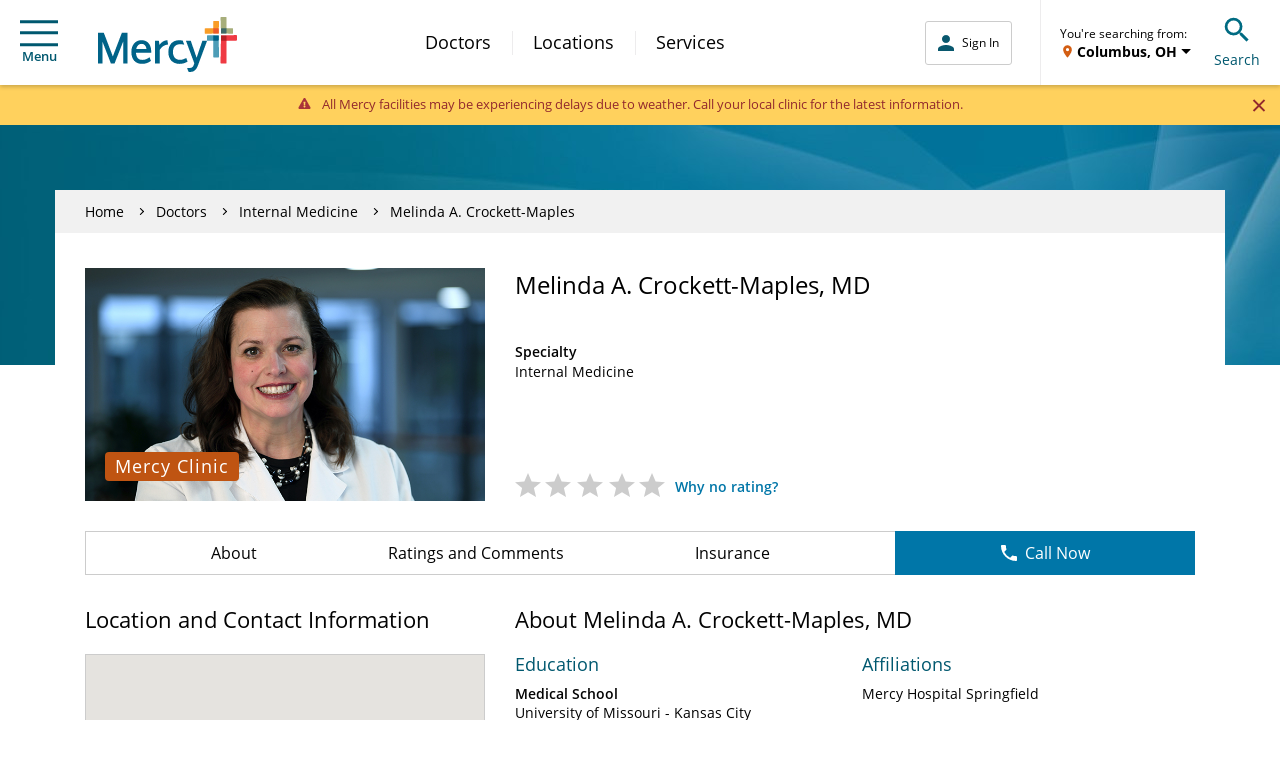

--- FILE ---
content_type: application/x-javascript;charset=utf-8
request_url: https://smetrics.mercy.net/id?d_visid_ver=5.5.0&d_fieldgroup=A&mcorgid=B3965BEB58C80C520A495C09%40AdobeOrg&mid=57168306258476650886343162326846641337&ts=1769226386193
body_size: -35
content:
{"mid":"57168306258476650886343162326846641337"}

--- FILE ---
content_type: image/svg+xml
request_url: https://www.mercy.net/etc.clientlibs/mercy/clientlibs/resources/images/map-marker-solid.svg
body_size: -1726
content:
<?xml version="1.0" encoding="UTF-8"?>
<svg width="24px" height="32px" viewBox="0 0 24 32" version="1.1" xmlns="http://www.w3.org/2000/svg" xmlns:xlink="http://www.w3.org/1999/xlink">
    <!-- Generator: Sketch 61.2 (89653) - https://sketch.com -->
    <title>Shape</title>
    <desc>Created with Sketch.</desc>
    <g id="HD-Desktop" stroke="none" stroke-width="1" fill="none" fill-rule="evenodd">
        <g id="Provider-Detail-Page---1-Location---Call-to-Schedule---HD-Desktop" transform="translate(-184.000000, -756.000000)" fill="#BF5412" fill-rule="nonzero">
            <g id="Map-Component" transform="translate(70.000000, 632.000000)">
                <g id="Map-WIth-Markers">
                    <g id="ic_location_on_24px" transform="translate(114.094183, 123.881818)">
                        <g id="Group-10">
                            <path d="M11.9368652,0.972727273 C5.60702101,0.972727273 0.487534626,5.75427652 0.487534626,11.6662879 C0.487534626,19.6864583 11.9368652,31.5257576 11.9368652,31.5257576 C11.9368652,31.5257576 23.3861958,19.6864583 23.3861958,11.6662879 C23.3861958,5.75427652 18.2667094,0.972727273 11.9368652,0.972727273 Z" id="Shape"></path>
                        </g>
                    </g>
                </g>
            </g>
        </g>
    </g>
</svg>
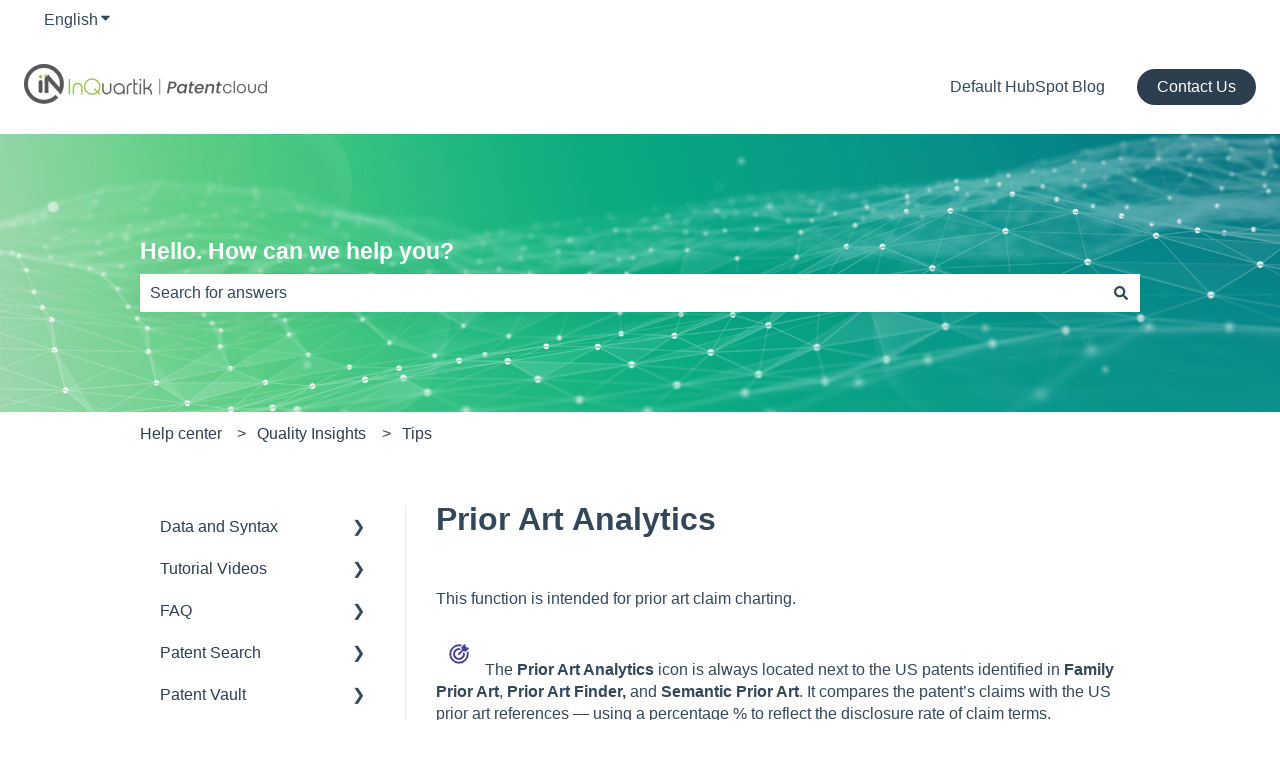

--- FILE ---
content_type: text/css
request_url: https://js.hubspotfeedback.com/relatedarticles.css
body_size: -436
content:
#kb-related-articles h3{margin-top:50px;margin-bottom:12px}#kb-related-articles h6{margin-top:12px}#kb-related-articles ul{list-style-type:none;padding-left:0;margin-top:0}#kb-related-articles ul li{font-size:14px;margin-top:1rem}#kb-related-articles ul li:first-child{margin-top:0}


/*# sourceMappingURL=//static.hsappstatic.net/related-articles-knowledge-js/static-1.3588/sass/project.css.map*/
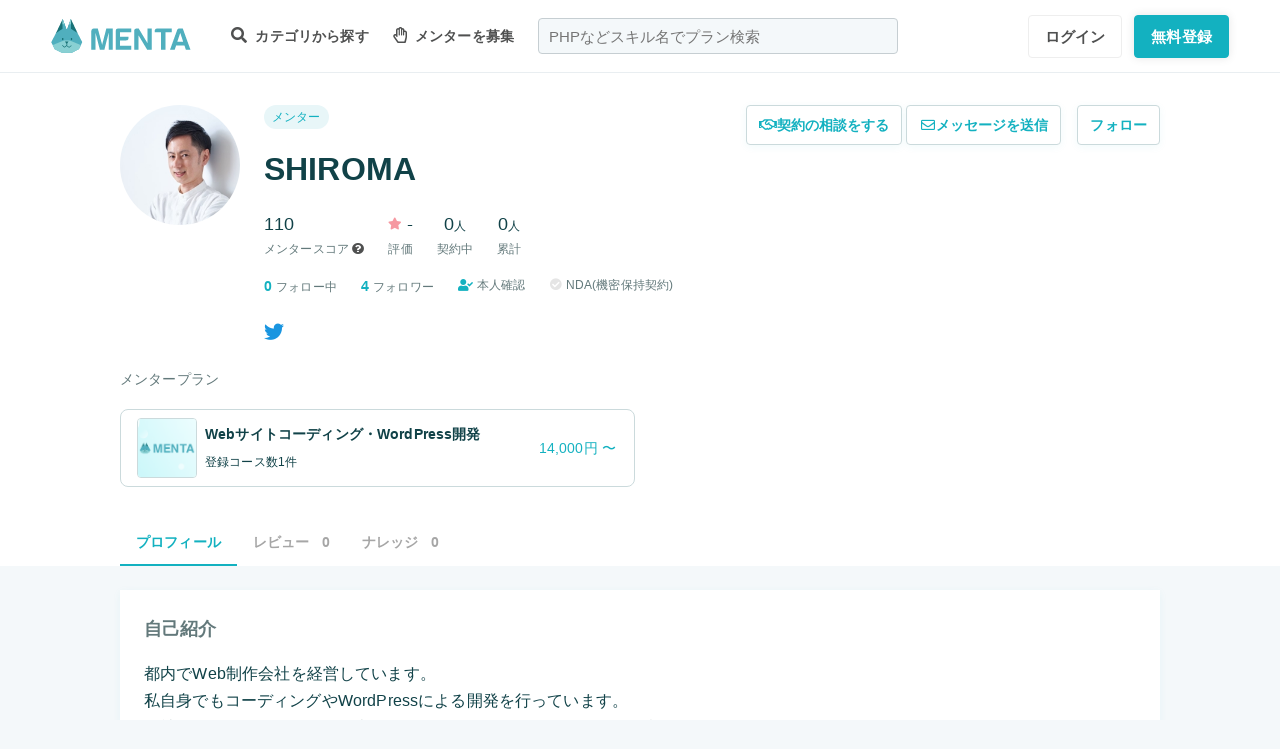

--- FILE ---
content_type: text/css
request_url: https://menta.work/build/assets/ContractContactButton-CXdd5Cgv.css
body_size: 430
content:
.form__group[data-v-bd71afa0]{display:grid;gap:1rem;grid-template-columns:repeat(2,minmax(0,1fr));margin-bottom:1rem}@media (min-width: 699px){.form__item[data-v-bd71afa0]{display:flex;align-items:flex-start}}.form__item.span-full[data-v-bd71afa0]{grid-column:span 2/span 2}.form__item>label[data-v-bd71afa0]{margin-bottom:.25rem;display:flex;width:100%;align-items:center;font-weight:700}@media (min-width: 699px){.form__item>label[data-v-bd71afa0]{width:auto;white-space:nowrap;min-width:140px;margin-top:.8rem}.form__item>a[data-v-bd71afa0]{margin-left:80px}}.form__item__body[data-v-bd71afa0]{width:100%;position:relative}hr[data-v-bd71afa0]{border-top:1px dashed #e5e5e5;margin-bottom:1rem}.upload-icon[data-v-bd71afa0]{position:relative}.upload-icon>.icon[data-v-bd71afa0]{cursor:pointer}.upload-icon>input[type=file][data-v-bd71afa0]{cursor:pointer;opacity:0;top:0;left:0;height:100%;width:100%;position:absolute}.add_space[data-v-bd71afa0]{position:absolute;top:0;left:0;padding:10px;font-size:16px;line-height:21px;pointer-events:none}.add_space span[data-v-bd71afa0]{opacity:0;white-space:pre-wrap}.add_space>span.suffix[data-v-bd71afa0]{opacity:1;font-weight:700;color:gray}


--- FILE ---
content_type: application/javascript; charset=UTF-8
request_url: https://menta.work/build/assets/ProfileButtonList-DZodlMbA.js
body_size: 2849
content:
import{x as f,r as p,o as s,c as o,j as i,a as t,w as h,f as n,b as l,m as _}from"./app-Cto-id9J.js";import b from"./UserFollowButton-DSL4zqC2.js";import"./_plugin-vue_export-helper-DlAUqK2U.js";const g={class:"p-profile__buttons"},m=["href"],v=t("button",{class:"p-profile__button"},[t("span",{class:"text-black hover:text-gray-300"},"プロフィールを編集")],-1),y=[v],U={key:1,class:"flex items-center justify-center"},k=["href"],B=_('<button class="p-profile__button hover:text-gray-300"><span class="hidden lg:block"><i class="far fa-envelope fa-fw"></i><span class="button-label">メッセージを送信</span></span><span class="block lg:hidden">メッセージ</span></button>',1),w=[B],C={key:0,class:"p-profile__button --setting"},q=t("div",{class:"setting-icon"},[t("i",{class:"fas fa-ellipsis-h"})],-1),x={class:"c-popup-setting --option"},I={class:"c-popup-setting__body"},N=t("i",{class:"far fa-handshake fa-fw"},null,-1),P=["href"],S=t("i",{class:"far fa-plus-square fa-fw"},null,-1),V=["href"],F=t("i",{class:"fas fa-ban fa-fw"},null,-1),$={__name:"ProfileButtonList",props:{currentUserId:{type:Number,required:!1,default:void 0},profileUserId:{type:Number,required:!0},isBlocked:{type:Boolean,required:!0},isFollowed:{type:Boolean,required:!0},editProfileUrl:{type:String,required:!0},sendMessageUrl:{type:String,required:!0},createPersonalCourseUrl:{type:String,required:!0},blockUserUrl:{type:String,required:!0},intervalOptions:{type:Object,required:!0}},setup(e){const r=f(null);function c(){r.value&&r.value.showModal()}return(d,a)=>{const u=p("contractContactButton");return s(),o("div",g,[e.currentUserId===e.profileUserId?(s(),o("a",{key:0,href:e.editProfileUrl},y,8,m)):(s(),o("div",U,[i(u,{ref_key:"contractContactButtonRef",ref:r,"user-id":e.profileUserId,"interval-options":e.intervalOptions},null,8,["user-id","interval-options"]),t("a",{href:e.sendMessageUrl},w,8,k),i(b,{"user-id":e.profileUserId,followed:e.isFollowed,onFailed:a[0]||(a[0]=M=>d.$toast.error("フォローに失敗しました。未ログインの方はログインしてからフォローをお試しください。"))},null,8,["user-id","followed"]),e.currentUserId?(s(),o("div",C,[q,t("div",x,[t("div",I,[t("button",{class:"c-popup-setting__child w-full lg:hidden",onClick:h(c,["prevent"])},[N,n(" 契約の相談をする ")]),t("a",{href:e.createPersonalCourseUrl,class:"c-popup-setting__child"},[S,n(" ユーザーの専用プランを作る ")],8,P),e.isBlocked?l("",!0):(s(),o("a",{key:0,href:e.blockUserUrl,class:"c-popup-setting__child","data-method":"post","data-confirm":"ブロックすると、メッセージでのやり取りはできなくなります。また、このユーザーからは、あなたのプランや募集などの表示ができなくなります。このユーザーをブロックしますか？"},[F,n(" ユーザーをブロックする ")],8,V))])])])):l("",!0)]))])}}};export{$ as default};


--- FILE ---
content_type: application/javascript; charset=UTF-8
request_url: https://menta.work/build/assets/ContractContactButton-BYqikiIR.js
body_size: 3024
content:
import{r as h,o as d,c,a as s,w as n,j as _,k as p,d as u,e as f,v as b,t as v,b as w,p as y,g,f as k}from"./app-Cto-id9J.js";import{_ as x}from"./_plugin-vue_export-helper-DlAUqK2U.js";const C={props:{intervalOptions:{type:Object,required:!1,default:null},userId:{type:Number,required:!0,default:null}},data(){return{loading:!1,modal:!1,form:{title:"",body:"",price:null,interval:"monthly"},errors:null}},methods:{showModal(){if(!window.currentUser){location.href="/login";return}this.modal=!0},closeModal(){this.modal=!1},async onSubmit(){if(!window.currentUser){location.href="/login";return}if(!this.loading)try{this.loading=!0,this.errors=null,window.$.LoadingOverlay("show");const t={...this.form};await window.axios.post(`/api/user/${this.userId}/contract-contact`,t),this.$toast.success("契約の相談が登録されました。"),this.closeModal(),location.href=`/member/user/${this.userId}/message`}catch(t){t.response.status===422&&(this.errors={},Object.entries(t.response.data.errors).forEach(([o,i])=>{this.errors[o]=i[0]})),this.$toast.error("契約相談でエラーが発生しました。")}finally{this.loading=!1,window.$.LoadingOverlay("hide")}}}},a=t=>(y("data-v-bd71afa0"),t=t(),g(),t),M={class:"hidden lg:block",style:{"margin-right":"0.25rem"}},I=a(()=>s("i",{class:"far fa-handshake fa-fw"},null,-1)),S=a(()=>s("span",{class:"button-label"},"契約の相談をする",-1)),B=[I,S],V={class:"modal"},N={class:"modal-overlay"},O={class:"modal-wrap middle"},U=a(()=>s("i",{class:"fas fa-times"},null,-1)),j=[U],q=a(()=>s("h2",{class:"alignCenter"},"契約の相談",-1)),D={class:"messageBody mt-6"},E={class:"form__group"},L={class:"form__item span-full"},T=a(()=>s("label",null,[k(" 内容 "),s("span",{class:"required_label ml-1"},"必須")],-1)),z={class:"form__item__body"},A={key:0,class:"help-block mt-1"},F={class:"alignCenter"};function G(t,o,i,H,r,l){const m=h("portal");return d(),c("a",M,[s("button",{class:"p-profile__button hover:text-gray-300",onClick:o[0]||(o[0]=n((...e)=>l.showModal&&l.showModal(...e),["prevent"]))},B),_(m,{to:"modals"},{default:p(()=>[s("div",V,[u(s("input",{"onUpdate:modelValue":o[1]||(o[1]=e=>r.modal=e),type:"checkbox",class:"checkbox"},null,512),[[f,r.modal]]),s("div",N,[s("label",{class:"o-close",onClick:o[2]||(o[2]=n((...e)=>l.closeModal&&l.closeModal(...e),["prevent"]))}),s("form",O,[s("label",{class:"close",onClick:o[3]||(o[3]=n((...e)=>l.closeModal&&l.closeModal(...e),["prevent"]))},j),q,s("div",null,[s("div",D,[s("div",E,[s("div",L,[T,s("div",z,[u(s("textarea",{"onUpdate:modelValue":o[4]||(o[4]=e=>r.form.body=e),class:"w100p",rows:"4",name:"pr",placeholder:"はじめまして！●●について相談させていただきたいのですが可能でしょうか？"},null,512),[[b,r.form.body]]),r.errors&&r.errors.body?(d(),c("span",A,v(r.errors.body),1)):w("",!0)])])])])]),s("div",F,[s("input",{type:"button",value:"相談内容を送る",class:"button primaryButton",onClick:o[5]||(o[5]=(...e)=>l.onSubmit&&l.onSubmit(...e))})])])])])]),_:1})])}const P=x(C,[["render",G],["__scopeId","data-v-bd71afa0"]]);export{P as default};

=======

(PROBLEM DESCRIPTION):
Scan the records for the word "fill", and copy each line where it is found.

(REPLY TO THE TASK):
    <g id="HD-Desktop" stroke="none" stroke-width="1" fill="none" fill-rule="evenodd">
        <g id="Provider-Detail-Page---1-Location---Call-to-Schedule---HD-Desktop" transform="translate(-184.000000, -756.000000)" fill="#BF5412" fill-rule="nonzero">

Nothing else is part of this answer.